The answer must consist of each line of the records below that contains the string "download".
Supplied records Start Marker
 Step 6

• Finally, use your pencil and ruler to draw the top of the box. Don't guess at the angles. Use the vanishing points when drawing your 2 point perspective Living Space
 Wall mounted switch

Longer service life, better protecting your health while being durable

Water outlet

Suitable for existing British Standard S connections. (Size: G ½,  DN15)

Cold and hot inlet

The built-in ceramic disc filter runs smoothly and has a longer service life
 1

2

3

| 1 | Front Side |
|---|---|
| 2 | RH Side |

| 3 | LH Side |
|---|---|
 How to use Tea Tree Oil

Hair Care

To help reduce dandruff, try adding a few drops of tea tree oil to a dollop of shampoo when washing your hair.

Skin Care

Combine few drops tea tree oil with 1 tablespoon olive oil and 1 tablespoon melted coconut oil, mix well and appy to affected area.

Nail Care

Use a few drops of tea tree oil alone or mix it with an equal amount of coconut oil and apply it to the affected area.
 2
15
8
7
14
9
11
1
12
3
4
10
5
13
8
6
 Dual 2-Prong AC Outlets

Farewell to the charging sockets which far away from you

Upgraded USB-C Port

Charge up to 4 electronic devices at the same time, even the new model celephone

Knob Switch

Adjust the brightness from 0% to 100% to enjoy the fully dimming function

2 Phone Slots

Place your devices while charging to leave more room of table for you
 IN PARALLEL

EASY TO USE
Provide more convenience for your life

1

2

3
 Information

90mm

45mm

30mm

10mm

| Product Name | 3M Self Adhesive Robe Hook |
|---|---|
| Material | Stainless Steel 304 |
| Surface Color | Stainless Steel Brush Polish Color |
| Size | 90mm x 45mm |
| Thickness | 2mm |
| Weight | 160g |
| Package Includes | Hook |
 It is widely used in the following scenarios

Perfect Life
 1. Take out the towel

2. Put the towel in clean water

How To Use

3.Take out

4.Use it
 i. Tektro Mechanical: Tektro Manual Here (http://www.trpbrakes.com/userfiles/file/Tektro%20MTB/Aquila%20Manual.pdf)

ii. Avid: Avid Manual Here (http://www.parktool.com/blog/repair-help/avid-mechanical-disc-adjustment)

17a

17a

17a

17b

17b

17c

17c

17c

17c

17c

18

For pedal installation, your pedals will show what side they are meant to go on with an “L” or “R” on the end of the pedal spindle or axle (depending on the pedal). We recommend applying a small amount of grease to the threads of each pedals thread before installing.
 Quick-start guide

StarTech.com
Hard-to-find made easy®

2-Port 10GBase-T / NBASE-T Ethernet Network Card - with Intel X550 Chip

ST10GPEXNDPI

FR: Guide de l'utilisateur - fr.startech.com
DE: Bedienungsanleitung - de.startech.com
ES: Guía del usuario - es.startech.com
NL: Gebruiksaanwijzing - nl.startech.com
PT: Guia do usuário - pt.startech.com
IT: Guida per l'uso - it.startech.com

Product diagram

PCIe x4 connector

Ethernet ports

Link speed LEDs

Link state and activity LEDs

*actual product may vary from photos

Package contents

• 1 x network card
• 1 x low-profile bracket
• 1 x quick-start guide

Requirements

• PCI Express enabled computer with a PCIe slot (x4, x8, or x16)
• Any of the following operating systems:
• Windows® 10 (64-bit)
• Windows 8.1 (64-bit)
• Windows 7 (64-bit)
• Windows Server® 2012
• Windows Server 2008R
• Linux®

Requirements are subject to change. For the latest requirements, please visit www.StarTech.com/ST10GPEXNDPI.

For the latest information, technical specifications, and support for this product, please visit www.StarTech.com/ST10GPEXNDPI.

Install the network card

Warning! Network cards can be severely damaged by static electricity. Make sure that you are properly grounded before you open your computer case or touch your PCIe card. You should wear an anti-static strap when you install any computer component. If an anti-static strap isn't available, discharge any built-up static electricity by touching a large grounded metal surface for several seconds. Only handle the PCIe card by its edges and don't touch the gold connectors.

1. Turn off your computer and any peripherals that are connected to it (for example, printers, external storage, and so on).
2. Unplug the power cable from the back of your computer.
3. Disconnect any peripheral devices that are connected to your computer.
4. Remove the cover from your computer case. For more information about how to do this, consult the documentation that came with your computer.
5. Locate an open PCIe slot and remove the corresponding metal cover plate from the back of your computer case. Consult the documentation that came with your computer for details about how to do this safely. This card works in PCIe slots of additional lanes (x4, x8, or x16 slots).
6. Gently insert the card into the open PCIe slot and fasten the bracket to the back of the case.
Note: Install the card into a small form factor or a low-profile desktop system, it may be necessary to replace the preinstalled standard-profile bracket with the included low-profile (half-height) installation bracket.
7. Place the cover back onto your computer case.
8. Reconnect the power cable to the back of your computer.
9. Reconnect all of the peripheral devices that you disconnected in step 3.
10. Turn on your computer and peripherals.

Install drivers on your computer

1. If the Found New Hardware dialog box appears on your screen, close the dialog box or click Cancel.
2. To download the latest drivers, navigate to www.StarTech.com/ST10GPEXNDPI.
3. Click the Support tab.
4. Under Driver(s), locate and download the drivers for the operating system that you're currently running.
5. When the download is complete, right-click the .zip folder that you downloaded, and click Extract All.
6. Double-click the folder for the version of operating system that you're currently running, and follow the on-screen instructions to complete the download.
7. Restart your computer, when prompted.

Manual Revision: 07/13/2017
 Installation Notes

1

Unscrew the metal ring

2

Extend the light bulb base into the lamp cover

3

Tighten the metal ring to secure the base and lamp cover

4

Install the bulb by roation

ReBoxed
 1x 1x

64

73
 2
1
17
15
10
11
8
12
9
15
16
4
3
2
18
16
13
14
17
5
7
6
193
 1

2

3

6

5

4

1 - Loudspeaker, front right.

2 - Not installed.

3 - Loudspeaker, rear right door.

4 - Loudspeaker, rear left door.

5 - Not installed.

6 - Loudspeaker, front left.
Supplied records End Marker
_Answer section_.
2. To download the latest drivers, navigate to www.StarTech.com/ST10GPEXNDPI.
4. Under Driver(s), locate and download the drivers for the operating system that you're currently running.
5. When the download is complete, right-click the .zip folder that you downloaded, and click Extract All.
6. Double-click the folder for the version of operating system that you're currently running, and follow the on-screen instructions to complete the download.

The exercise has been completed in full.